* Exercise instructions *
Go through the data line by line from the top, retyping each exactly, and end with the line that contains "common name: hartebeest".

Data entries:
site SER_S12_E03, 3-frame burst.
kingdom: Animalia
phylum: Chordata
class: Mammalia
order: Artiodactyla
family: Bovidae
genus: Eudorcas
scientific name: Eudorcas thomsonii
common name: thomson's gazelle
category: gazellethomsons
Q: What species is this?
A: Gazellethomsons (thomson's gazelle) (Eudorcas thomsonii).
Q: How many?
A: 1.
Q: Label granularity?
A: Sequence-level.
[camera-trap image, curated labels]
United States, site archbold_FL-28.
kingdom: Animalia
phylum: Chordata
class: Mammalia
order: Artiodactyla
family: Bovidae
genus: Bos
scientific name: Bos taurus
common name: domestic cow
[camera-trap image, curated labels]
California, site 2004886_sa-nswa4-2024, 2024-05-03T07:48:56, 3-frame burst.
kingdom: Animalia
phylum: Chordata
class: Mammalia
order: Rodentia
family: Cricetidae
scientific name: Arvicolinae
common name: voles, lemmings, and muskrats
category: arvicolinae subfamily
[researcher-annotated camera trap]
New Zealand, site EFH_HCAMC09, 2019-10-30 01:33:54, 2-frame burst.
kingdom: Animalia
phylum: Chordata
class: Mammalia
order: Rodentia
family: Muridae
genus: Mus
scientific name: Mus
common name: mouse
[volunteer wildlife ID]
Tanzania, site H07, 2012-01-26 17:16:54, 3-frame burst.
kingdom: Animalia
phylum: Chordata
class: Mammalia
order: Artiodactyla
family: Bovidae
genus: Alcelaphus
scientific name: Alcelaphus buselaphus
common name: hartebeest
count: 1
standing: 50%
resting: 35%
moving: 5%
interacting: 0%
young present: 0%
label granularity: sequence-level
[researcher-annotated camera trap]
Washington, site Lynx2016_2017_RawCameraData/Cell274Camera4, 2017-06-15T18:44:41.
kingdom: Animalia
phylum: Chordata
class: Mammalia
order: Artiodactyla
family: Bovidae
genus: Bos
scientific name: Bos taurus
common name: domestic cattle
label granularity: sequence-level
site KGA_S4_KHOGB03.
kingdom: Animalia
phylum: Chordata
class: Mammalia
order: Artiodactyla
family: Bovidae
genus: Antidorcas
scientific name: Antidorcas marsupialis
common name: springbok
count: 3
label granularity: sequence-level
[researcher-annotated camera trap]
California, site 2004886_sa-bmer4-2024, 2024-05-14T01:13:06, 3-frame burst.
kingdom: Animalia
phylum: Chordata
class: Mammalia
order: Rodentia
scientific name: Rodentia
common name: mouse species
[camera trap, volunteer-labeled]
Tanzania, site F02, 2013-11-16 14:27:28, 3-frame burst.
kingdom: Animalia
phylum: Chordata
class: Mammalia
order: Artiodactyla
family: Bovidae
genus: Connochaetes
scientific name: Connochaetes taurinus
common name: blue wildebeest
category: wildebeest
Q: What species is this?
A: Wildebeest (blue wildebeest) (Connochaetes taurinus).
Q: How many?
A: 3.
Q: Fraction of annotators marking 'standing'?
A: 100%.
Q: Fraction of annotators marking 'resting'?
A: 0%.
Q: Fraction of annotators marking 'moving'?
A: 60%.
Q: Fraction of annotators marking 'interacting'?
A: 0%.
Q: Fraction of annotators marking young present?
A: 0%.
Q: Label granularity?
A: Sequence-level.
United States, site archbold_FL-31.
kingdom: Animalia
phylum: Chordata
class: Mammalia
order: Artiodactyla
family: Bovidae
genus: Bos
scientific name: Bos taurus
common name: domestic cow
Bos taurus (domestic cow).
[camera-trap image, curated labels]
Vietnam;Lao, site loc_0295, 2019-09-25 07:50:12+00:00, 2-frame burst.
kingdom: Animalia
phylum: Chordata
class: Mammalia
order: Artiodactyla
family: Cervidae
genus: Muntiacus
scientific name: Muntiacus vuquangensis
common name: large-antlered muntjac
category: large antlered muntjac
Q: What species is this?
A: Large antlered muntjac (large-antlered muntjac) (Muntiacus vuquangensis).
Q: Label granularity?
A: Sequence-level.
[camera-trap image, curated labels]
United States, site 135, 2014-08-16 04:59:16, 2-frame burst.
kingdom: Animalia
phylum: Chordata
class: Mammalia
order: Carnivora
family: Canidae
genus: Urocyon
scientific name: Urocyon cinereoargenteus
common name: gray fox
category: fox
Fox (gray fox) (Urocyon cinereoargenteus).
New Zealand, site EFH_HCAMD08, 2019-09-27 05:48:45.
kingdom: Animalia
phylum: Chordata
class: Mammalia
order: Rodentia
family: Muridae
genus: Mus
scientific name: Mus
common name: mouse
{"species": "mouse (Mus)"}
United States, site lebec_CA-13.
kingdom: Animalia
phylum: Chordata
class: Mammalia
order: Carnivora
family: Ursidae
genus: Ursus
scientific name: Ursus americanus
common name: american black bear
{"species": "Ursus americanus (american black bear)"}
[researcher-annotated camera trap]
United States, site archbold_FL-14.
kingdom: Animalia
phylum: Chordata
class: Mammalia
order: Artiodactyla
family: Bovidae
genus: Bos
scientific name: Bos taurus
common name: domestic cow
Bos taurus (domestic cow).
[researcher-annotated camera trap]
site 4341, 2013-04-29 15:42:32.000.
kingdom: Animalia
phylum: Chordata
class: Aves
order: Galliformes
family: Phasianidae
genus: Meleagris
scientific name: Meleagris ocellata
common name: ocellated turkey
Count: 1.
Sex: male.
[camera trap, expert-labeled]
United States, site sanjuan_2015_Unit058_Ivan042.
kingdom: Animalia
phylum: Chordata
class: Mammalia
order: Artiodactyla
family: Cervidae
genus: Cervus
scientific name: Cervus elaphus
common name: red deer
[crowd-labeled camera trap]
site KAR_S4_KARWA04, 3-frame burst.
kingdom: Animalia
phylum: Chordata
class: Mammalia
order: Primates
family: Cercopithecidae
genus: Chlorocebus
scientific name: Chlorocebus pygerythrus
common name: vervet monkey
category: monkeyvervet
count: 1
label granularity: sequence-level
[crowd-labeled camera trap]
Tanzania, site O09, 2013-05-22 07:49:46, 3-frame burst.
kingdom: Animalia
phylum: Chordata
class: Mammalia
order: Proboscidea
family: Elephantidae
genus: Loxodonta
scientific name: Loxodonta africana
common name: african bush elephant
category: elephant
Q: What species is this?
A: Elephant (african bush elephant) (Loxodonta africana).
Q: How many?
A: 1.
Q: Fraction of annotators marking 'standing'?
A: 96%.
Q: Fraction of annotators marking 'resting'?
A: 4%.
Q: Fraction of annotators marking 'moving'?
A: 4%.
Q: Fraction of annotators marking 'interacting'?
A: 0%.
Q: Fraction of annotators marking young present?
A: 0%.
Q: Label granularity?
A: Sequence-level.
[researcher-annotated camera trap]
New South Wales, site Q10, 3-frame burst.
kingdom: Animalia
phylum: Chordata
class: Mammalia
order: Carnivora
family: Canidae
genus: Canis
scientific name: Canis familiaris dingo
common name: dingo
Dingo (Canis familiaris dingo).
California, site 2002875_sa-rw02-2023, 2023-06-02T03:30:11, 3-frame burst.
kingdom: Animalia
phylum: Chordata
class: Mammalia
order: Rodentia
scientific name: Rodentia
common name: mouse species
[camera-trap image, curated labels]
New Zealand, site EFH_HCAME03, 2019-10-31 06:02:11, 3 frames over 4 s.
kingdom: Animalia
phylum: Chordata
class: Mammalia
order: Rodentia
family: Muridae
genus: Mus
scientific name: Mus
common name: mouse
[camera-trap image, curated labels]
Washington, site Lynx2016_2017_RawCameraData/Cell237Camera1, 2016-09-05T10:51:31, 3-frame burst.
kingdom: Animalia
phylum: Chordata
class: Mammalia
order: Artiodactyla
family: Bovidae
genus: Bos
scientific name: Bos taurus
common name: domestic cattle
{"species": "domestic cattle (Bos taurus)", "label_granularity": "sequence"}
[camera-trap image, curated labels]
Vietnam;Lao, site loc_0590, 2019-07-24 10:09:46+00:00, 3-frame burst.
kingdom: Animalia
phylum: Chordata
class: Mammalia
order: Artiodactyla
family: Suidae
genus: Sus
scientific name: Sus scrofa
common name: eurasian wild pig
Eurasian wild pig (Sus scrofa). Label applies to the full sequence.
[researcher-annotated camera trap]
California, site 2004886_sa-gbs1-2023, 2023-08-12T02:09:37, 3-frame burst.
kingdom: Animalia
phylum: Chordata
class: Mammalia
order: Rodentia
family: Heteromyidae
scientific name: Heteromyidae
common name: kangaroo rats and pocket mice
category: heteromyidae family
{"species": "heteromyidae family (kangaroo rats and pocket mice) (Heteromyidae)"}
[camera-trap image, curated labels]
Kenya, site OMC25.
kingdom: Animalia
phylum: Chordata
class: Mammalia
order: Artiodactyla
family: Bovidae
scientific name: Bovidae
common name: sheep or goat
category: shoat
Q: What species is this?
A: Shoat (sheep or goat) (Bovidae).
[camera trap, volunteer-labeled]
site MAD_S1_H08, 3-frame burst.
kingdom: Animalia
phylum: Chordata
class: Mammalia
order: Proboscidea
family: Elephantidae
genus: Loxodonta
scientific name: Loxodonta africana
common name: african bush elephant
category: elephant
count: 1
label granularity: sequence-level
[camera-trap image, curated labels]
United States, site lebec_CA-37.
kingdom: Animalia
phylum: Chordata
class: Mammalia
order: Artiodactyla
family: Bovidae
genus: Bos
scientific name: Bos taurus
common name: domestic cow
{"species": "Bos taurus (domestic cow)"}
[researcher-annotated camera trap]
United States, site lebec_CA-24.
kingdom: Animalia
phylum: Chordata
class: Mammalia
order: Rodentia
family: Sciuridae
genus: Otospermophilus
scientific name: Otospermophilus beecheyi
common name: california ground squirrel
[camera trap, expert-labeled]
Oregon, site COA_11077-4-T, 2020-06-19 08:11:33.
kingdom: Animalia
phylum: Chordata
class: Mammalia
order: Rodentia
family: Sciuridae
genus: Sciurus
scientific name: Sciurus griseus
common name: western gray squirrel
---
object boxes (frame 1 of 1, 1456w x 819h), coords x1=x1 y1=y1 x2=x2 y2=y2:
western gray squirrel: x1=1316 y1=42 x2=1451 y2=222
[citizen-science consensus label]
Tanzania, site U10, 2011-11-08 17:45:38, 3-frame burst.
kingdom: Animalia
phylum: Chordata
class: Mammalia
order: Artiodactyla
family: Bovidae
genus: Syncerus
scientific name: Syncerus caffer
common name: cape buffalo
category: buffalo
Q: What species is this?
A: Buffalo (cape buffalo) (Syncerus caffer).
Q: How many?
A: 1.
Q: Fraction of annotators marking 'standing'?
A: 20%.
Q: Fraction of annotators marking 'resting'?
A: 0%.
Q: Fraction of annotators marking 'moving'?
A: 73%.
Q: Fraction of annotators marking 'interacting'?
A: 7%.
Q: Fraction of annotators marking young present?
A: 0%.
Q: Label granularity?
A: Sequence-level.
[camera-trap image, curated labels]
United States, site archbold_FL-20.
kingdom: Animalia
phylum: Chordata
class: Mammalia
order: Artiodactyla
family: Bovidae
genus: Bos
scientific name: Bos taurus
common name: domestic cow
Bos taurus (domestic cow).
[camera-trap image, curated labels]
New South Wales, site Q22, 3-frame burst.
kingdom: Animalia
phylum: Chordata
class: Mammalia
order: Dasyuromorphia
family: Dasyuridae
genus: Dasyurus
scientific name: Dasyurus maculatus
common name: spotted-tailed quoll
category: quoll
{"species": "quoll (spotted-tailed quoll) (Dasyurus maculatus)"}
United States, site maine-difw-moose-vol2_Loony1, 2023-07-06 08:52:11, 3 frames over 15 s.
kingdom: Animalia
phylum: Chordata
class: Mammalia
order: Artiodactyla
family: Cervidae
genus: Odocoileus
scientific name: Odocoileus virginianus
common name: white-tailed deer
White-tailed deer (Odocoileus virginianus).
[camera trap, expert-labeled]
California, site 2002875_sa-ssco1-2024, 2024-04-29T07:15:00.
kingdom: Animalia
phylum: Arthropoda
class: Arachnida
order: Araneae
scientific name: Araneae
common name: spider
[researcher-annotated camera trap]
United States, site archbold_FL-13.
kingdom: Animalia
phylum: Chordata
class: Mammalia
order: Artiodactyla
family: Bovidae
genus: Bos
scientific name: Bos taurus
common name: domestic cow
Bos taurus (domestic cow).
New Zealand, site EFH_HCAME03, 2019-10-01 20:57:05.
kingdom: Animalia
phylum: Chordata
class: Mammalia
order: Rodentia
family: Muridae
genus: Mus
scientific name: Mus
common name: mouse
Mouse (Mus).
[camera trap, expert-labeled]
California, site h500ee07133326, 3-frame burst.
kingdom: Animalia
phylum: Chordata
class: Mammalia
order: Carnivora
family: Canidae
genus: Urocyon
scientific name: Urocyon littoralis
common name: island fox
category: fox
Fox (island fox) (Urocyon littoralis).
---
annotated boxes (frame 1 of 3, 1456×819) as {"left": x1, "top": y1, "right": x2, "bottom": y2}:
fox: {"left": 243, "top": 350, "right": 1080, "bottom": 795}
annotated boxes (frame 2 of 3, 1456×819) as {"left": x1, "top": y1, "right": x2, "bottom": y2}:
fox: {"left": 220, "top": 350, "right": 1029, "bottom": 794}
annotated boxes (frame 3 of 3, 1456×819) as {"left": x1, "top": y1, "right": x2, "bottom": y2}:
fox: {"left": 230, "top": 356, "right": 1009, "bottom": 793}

* Response to this task *
site SER_S12_E03, 3-frame burst.
kingdom: Animalia
phylum: Chordata
class: Mammalia
order: Artiodactyla
family: Bovidae
genus: Eudorcas
scientific name: Eudorcas thomsonii
common name: thomson's gazelle
category: gazellethomsons
Q: What species is this?
A: Gazellethomsons (thomson's gazelle) (Eudorcas thomsonii).
Q: How many?
A: 1.
Q: Label granularity?
A: Sequence-level.
[camera-trap image, curated labels]
United States, site archbold_FL-28.
kingdom: Animalia
phylum: Chordata
class: Mammalia
order: Artiodactyla
family: Bovidae
genus: Bos
scientific name: Bos taurus
common name: domestic cow
[camera-trap image, curated labels]
California, site 2004886_sa-nswa4-2024, 2024-05-03T07:48:56, 3-frame burst.
kingdom: Animalia
phylum: Chordata
class: Mammalia
order: Rodentia
family: Cricetidae
scientific name: Arvicolinae
common name: voles, lemmings, and muskrats
category: arvicolinae subfamily
[researcher-annotated camera trap]
New Zealand, site EFH_HCAMC09, 2019-10-30 01:33:54, 2-frame burst.
kingdom: Animalia
phylum: Chordata
class: Mammalia
order: Rodentia
family: Muridae
genus: Mus
scientific name: Mus
common name: mouse
[volunteer wildlife ID]
Tanzania, site H07, 2012-01-26 17:16:54, 3-frame burst.
kingdom: Animalia
phylum: Chordata
class: Mammalia
order: Artiodactyla
family: Bovidae
genus: Alcelaphus
scientific name: Alcelaphus buselaphus
common name: hartebeest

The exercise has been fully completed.